[Source data Boundary: Start]
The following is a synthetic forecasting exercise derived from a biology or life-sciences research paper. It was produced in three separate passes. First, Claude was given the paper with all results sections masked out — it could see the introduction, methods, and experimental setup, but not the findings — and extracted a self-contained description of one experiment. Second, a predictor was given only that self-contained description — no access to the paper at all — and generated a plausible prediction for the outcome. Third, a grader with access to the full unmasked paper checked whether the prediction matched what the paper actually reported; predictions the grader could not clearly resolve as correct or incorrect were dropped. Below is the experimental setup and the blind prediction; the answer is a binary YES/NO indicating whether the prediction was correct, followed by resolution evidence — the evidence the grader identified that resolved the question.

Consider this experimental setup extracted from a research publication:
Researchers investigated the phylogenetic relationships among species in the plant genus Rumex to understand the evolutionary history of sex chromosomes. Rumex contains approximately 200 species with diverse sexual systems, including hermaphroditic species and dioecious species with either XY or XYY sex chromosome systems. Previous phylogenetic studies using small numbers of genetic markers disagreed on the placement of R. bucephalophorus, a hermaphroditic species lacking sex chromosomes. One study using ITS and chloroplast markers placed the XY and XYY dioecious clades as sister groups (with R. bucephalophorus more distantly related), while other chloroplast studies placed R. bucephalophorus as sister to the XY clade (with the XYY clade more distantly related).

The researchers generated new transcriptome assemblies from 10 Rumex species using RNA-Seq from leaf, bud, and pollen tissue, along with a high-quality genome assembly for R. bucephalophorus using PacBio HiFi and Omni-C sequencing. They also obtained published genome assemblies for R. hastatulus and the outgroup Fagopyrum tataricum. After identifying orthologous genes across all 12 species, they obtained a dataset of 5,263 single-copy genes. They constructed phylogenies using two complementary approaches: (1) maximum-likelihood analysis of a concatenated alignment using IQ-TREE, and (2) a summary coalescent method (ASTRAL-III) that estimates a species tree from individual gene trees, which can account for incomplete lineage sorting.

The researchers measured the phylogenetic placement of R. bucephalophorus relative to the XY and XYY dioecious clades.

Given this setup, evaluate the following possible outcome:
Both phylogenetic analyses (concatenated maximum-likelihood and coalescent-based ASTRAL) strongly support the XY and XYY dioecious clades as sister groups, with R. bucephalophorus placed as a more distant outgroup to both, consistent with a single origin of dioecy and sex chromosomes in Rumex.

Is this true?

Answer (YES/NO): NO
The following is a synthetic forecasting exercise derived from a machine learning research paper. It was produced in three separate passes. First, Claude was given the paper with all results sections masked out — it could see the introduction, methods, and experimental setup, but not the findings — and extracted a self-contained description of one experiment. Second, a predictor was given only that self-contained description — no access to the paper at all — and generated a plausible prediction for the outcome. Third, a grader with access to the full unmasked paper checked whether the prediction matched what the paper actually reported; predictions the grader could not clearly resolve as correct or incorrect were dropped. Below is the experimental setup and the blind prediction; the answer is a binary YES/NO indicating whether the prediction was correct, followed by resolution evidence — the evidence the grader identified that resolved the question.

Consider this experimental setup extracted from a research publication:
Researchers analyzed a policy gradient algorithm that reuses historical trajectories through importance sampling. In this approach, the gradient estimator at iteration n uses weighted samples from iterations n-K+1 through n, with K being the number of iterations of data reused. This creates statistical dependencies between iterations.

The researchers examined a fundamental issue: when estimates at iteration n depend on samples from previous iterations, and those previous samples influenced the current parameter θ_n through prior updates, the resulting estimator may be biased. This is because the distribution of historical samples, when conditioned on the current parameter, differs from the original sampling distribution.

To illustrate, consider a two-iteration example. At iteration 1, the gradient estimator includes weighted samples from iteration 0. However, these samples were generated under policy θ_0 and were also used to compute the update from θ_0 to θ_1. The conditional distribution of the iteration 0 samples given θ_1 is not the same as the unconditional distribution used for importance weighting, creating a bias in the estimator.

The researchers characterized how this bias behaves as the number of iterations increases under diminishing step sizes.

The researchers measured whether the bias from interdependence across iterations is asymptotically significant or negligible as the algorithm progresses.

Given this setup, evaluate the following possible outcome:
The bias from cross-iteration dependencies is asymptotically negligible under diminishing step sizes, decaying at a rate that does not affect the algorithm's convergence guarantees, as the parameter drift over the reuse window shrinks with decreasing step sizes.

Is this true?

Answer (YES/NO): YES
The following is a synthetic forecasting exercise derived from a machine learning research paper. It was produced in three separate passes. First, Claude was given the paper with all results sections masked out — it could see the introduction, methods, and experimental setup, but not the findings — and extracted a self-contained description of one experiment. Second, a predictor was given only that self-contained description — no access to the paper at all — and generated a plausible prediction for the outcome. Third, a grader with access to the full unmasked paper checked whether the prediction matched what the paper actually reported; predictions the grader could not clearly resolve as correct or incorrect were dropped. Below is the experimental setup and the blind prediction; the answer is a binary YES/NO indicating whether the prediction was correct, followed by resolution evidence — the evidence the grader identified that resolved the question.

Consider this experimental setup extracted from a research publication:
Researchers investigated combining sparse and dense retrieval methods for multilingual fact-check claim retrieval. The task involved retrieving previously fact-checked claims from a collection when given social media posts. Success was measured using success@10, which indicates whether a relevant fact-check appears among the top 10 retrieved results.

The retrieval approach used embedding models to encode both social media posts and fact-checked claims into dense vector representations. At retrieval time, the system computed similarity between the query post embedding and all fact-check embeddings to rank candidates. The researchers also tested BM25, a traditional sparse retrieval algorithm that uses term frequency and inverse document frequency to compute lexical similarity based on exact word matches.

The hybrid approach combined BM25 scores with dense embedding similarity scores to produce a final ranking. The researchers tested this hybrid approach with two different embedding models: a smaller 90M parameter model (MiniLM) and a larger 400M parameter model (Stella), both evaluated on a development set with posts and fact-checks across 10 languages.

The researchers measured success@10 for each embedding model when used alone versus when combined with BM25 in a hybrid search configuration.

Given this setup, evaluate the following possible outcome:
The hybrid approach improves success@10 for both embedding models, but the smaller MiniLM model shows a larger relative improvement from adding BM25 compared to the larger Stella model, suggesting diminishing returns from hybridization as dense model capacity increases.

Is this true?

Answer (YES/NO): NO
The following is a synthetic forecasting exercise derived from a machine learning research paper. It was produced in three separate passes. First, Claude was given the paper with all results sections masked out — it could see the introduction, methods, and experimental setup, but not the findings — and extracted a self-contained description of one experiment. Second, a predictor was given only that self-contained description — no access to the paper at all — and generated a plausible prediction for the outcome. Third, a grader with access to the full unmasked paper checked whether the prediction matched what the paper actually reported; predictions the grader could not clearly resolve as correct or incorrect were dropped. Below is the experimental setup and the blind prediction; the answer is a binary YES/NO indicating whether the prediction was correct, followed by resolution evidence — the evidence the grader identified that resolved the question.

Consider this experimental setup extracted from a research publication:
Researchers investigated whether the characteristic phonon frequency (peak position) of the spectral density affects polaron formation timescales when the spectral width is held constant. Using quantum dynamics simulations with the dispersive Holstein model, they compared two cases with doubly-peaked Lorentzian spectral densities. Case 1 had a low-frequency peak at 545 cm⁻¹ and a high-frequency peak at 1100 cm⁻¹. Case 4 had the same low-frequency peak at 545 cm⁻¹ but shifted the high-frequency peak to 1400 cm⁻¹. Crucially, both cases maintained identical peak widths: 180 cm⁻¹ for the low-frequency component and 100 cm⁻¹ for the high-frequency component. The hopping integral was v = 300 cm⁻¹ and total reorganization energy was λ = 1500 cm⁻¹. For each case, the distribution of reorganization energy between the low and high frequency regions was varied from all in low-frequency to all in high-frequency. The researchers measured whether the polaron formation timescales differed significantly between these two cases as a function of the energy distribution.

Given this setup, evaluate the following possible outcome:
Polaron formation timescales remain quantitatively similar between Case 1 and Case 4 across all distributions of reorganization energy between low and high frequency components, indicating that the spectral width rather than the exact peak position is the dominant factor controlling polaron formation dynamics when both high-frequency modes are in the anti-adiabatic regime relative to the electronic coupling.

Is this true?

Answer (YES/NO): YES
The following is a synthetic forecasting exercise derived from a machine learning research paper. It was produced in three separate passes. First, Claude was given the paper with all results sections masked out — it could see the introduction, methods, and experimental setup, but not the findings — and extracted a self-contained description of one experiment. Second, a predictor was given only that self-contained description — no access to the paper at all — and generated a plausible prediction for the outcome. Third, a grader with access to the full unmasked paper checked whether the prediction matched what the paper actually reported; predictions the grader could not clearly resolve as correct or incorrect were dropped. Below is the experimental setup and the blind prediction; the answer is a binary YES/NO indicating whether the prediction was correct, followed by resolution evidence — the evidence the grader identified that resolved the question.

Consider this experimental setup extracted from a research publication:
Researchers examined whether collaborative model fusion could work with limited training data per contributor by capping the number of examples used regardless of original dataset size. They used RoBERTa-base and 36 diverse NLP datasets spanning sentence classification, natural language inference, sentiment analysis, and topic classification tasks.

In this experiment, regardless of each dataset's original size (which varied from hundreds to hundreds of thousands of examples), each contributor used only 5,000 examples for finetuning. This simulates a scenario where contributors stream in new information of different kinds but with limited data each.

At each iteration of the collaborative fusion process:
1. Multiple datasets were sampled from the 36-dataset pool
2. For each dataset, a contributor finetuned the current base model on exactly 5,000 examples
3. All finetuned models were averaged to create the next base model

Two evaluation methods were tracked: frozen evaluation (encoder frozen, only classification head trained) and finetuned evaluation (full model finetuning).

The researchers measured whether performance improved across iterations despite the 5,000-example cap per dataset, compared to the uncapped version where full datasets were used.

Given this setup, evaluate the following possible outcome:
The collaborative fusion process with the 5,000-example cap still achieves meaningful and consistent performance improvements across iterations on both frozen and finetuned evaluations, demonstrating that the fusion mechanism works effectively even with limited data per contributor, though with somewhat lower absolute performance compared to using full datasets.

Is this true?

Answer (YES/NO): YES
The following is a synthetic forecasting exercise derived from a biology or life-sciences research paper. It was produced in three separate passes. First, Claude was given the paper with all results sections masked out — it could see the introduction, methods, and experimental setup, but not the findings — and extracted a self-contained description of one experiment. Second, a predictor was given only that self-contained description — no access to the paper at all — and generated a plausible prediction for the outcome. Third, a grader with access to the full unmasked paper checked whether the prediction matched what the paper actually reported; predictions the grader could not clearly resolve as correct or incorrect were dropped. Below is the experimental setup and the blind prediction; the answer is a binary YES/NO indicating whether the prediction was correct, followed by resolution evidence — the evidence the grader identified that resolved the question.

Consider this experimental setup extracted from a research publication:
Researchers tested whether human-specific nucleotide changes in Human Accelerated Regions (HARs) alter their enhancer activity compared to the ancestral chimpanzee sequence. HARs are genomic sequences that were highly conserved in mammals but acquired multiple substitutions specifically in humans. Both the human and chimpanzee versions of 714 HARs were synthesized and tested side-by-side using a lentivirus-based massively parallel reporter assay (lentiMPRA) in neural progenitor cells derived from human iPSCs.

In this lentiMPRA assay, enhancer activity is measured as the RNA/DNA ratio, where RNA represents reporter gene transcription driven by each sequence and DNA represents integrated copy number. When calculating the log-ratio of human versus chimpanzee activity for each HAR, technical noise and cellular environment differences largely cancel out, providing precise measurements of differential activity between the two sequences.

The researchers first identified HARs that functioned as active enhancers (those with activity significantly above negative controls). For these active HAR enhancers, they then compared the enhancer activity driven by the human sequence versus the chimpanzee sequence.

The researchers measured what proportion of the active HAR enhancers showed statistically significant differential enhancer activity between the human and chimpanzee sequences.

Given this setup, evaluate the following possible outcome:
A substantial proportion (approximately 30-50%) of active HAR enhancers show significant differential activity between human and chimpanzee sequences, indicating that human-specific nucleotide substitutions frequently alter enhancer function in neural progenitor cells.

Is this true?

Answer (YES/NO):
[Source data Boundary: End]
Problem:
Show every line in the entries above that contains the string "sizes".

Response to the task:
The researchers characterized how this bias behaves as the number of iterations increases under diminishing step sizes.
The bias from cross-iteration dependencies is asymptotically negligible under diminishing step sizes, decaying at a rate that does not affect the algorithm's convergence guarantees, as the parameter drift over the reuse window shrinks with decreasing step sizes.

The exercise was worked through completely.